# TASK BRIEF
Copy each of the rows below word for word, leaving out none of them.

::::::

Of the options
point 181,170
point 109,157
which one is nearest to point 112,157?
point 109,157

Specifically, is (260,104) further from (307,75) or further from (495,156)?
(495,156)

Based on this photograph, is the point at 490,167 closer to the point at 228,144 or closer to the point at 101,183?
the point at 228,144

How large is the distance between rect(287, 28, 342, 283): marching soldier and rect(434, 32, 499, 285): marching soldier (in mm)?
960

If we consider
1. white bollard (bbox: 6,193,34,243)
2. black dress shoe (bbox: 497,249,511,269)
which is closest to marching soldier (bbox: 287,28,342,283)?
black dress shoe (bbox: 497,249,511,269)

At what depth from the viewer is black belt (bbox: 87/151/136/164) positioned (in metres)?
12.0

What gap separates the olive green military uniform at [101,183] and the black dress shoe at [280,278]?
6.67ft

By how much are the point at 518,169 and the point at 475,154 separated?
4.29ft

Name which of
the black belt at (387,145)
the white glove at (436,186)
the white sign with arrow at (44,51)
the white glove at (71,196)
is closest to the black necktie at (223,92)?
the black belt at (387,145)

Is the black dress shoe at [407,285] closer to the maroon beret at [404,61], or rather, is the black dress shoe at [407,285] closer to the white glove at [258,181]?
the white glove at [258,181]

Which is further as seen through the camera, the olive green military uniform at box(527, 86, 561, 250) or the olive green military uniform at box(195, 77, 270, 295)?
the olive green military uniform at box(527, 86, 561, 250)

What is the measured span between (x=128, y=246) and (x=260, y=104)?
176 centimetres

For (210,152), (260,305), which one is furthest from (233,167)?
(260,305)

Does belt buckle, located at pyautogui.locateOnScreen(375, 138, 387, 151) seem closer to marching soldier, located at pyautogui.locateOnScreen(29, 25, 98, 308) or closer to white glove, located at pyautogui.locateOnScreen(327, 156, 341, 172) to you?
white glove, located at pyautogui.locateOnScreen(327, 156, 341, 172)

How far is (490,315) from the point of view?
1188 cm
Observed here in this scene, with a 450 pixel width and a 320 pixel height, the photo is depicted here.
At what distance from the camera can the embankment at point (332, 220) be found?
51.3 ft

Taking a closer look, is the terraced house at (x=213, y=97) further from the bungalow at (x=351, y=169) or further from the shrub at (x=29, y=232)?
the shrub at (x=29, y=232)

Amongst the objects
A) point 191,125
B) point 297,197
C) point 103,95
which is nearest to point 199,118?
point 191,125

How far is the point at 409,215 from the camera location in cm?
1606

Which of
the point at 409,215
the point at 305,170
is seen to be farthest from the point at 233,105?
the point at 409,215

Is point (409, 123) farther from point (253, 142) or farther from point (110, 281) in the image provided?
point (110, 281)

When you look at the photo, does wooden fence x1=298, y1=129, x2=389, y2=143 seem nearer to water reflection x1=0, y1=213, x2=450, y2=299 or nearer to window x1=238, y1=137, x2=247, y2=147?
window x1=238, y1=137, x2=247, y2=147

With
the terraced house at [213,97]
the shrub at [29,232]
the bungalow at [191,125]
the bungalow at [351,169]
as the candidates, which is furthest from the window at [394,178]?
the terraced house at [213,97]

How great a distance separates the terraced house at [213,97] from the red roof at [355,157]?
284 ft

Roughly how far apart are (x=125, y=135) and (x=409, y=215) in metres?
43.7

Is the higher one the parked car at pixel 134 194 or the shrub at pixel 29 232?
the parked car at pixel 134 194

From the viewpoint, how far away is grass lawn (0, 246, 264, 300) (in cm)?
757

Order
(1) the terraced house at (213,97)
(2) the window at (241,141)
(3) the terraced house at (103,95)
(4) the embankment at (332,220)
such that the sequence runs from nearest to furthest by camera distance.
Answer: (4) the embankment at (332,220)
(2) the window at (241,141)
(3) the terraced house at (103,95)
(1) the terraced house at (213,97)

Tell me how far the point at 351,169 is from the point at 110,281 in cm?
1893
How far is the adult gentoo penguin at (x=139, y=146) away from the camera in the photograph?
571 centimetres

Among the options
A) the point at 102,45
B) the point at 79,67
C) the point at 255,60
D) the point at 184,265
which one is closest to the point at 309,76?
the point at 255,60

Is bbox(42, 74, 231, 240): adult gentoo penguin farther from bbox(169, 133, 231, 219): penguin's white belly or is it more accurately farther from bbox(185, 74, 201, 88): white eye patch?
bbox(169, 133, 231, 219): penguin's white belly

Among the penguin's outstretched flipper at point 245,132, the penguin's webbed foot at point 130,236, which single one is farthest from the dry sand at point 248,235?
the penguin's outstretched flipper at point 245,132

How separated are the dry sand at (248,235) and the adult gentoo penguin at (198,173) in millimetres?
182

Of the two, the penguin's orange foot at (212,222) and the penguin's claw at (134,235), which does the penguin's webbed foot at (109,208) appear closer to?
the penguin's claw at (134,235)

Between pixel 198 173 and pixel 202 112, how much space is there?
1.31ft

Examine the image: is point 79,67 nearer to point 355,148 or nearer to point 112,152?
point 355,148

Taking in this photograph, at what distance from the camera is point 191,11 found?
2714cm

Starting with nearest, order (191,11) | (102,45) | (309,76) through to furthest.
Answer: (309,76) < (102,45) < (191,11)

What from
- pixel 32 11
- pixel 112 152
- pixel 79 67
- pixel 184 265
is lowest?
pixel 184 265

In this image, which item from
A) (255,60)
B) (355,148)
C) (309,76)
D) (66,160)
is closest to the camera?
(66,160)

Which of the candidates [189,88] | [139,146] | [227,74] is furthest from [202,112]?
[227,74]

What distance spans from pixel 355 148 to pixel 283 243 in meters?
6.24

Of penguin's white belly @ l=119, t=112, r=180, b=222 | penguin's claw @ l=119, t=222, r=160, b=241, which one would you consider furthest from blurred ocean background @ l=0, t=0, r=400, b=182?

::::::

# WRITTEN SOLUTION
Of the options
point 181,170
point 109,157
which one is nearest to point 112,157?
point 109,157

Specifically, is (260,104) further from (307,75) or further from (495,156)?
(495,156)

Based on this photograph, is the point at 490,167 closer to the point at 228,144 or closer to the point at 101,183?
the point at 228,144

How large is the distance between rect(287, 28, 342, 283): marching soldier and rect(434, 32, 499, 285): marching soldier (in mm)?
960

If we consider
1. white bollard (bbox: 6,193,34,243)
2. black dress shoe (bbox: 497,249,511,269)
which is closest to marching soldier (bbox: 287,28,342,283)?
black dress shoe (bbox: 497,249,511,269)

At what depth from the viewer is black belt (bbox: 87/151/136/164) positioned (in metres)?
12.0

What gap separates the olive green military uniform at [101,183] and the black dress shoe at [280,278]?
6.67ft

By how much are the point at 518,169 and the point at 475,154 separated?
4.29ft

Name which of
the black belt at (387,145)
the white glove at (436,186)
the white sign with arrow at (44,51)
the white glove at (71,196)
is closest to the black necktie at (223,92)?
the black belt at (387,145)

Is the black dress shoe at [407,285] closer to the maroon beret at [404,61], or rather, is the black dress shoe at [407,285] closer to the white glove at [258,181]?
the white glove at [258,181]

Which is further as seen through the camera, the olive green military uniform at box(527, 86, 561, 250) or the olive green military uniform at box(195, 77, 270, 295)?
the olive green military uniform at box(527, 86, 561, 250)

What is the measured span between (x=128, y=246) and (x=260, y=104)?
176 centimetres

For (210,152), (260,305), which one is furthest from (233,167)?
(260,305)

Does belt buckle, located at pyautogui.locateOnScreen(375, 138, 387, 151) seem closer to marching soldier, located at pyautogui.locateOnScreen(29, 25, 98, 308) or closer to white glove, located at pyautogui.locateOnScreen(327, 156, 341, 172) to you?
white glove, located at pyautogui.locateOnScreen(327, 156, 341, 172)

How far is (490,315) from the point of view?
1188 cm
Observed here in this scene, with a 450 pixel width and a 320 pixel height, the photo is depicted here.
At what distance from the camera can the embankment at point (332, 220) be found?
51.3 ft

Taking a closer look, is the terraced house at (x=213, y=97) further from the bungalow at (x=351, y=169) or further from the shrub at (x=29, y=232)?
the shrub at (x=29, y=232)

Amongst the objects
A) point 191,125
B) point 297,197
C) point 103,95
which is nearest to point 199,118?
point 191,125

How far is the point at 409,215 from the camera location in cm?
1606

Which of
the point at 409,215
the point at 305,170
is seen to be farthest from the point at 233,105?
the point at 409,215

Is point (409, 123) farther from point (253, 142) or farther from point (110, 281) in the image provided?
point (110, 281)

When you look at the photo, does wooden fence x1=298, y1=129, x2=389, y2=143 seem nearer to water reflection x1=0, y1=213, x2=450, y2=299 or nearer to window x1=238, y1=137, x2=247, y2=147?
window x1=238, y1=137, x2=247, y2=147

With
the terraced house at [213,97]
the shrub at [29,232]
the bungalow at [191,125]
the bungalow at [351,169]
as the candidates, which is furthest from the window at [394,178]?
the terraced house at [213,97]

How great a distance separates the terraced house at [213,97] from the red roof at [355,157]?
284 ft

Roughly how far apart are (x=125, y=135) and (x=409, y=215) in metres?
43.7

Is the higher one the parked car at pixel 134 194 or the shrub at pixel 29 232?
the parked car at pixel 134 194

From the viewpoint, how far away is grass lawn (0, 246, 264, 300) (in cm)?
757

Order
(1) the terraced house at (213,97)
(2) the window at (241,141)
(3) the terraced house at (103,95)
(4) the embankment at (332,220)
such that the sequence runs from nearest to furthest by camera distance.
Answer: (4) the embankment at (332,220)
(2) the window at (241,141)
(3) the terraced house at (103,95)
(1) the terraced house at (213,97)

Tell me how far the point at 351,169 is from the point at 110,281 in cm?
1893
How far is the adult gentoo penguin at (x=139, y=146) away from the camera in the photograph?
571 centimetres

Among the options
A) the point at 102,45
B) the point at 79,67
C) the point at 255,60
D) the point at 184,265
which one is closest to the point at 309,76?
the point at 255,60

Is bbox(42, 74, 231, 240): adult gentoo penguin farther from bbox(169, 133, 231, 219): penguin's white belly or is it more accurately farther from bbox(185, 74, 201, 88): white eye patch?
bbox(169, 133, 231, 219): penguin's white belly

Among the penguin's outstretched flipper at point 245,132, the penguin's webbed foot at point 130,236, which single one is farthest from the dry sand at point 248,235?
the penguin's outstretched flipper at point 245,132

How separated are the dry sand at (248,235) and the adult gentoo penguin at (198,173) in millimetres?
182

Of the two, the penguin's orange foot at (212,222) and the penguin's claw at (134,235), which does the penguin's webbed foot at (109,208) appear closer to?
the penguin's claw at (134,235)

Between pixel 198 173 and pixel 202 112, how much space is there?
1.31ft

Examine the image: is point 79,67 nearer to point 355,148 or nearer to point 112,152?
point 355,148

Taking in this photograph, at what distance from the camera is point 191,11 found?
2714cm

Starting with nearest, order (191,11) | (102,45) | (309,76) through to furthest.
Answer: (309,76) < (102,45) < (191,11)

What from
- pixel 32 11
- pixel 112 152
- pixel 79 67
- pixel 184 265
is lowest?
pixel 184 265

In this image, which item from
A) (255,60)
B) (355,148)
C) (309,76)
D) (66,160)
is closest to the camera?
(66,160)

Which of the candidates [189,88] | [139,146] | [227,74] is furthest from [202,112]?
[227,74]

What distance spans from pixel 355 148 to pixel 283 243 in meters?
6.24

Of penguin's white belly @ l=119, t=112, r=180, b=222 | penguin's claw @ l=119, t=222, r=160, b=241, which one would you consider furthest from blurred ocean background @ l=0, t=0, r=400, b=182?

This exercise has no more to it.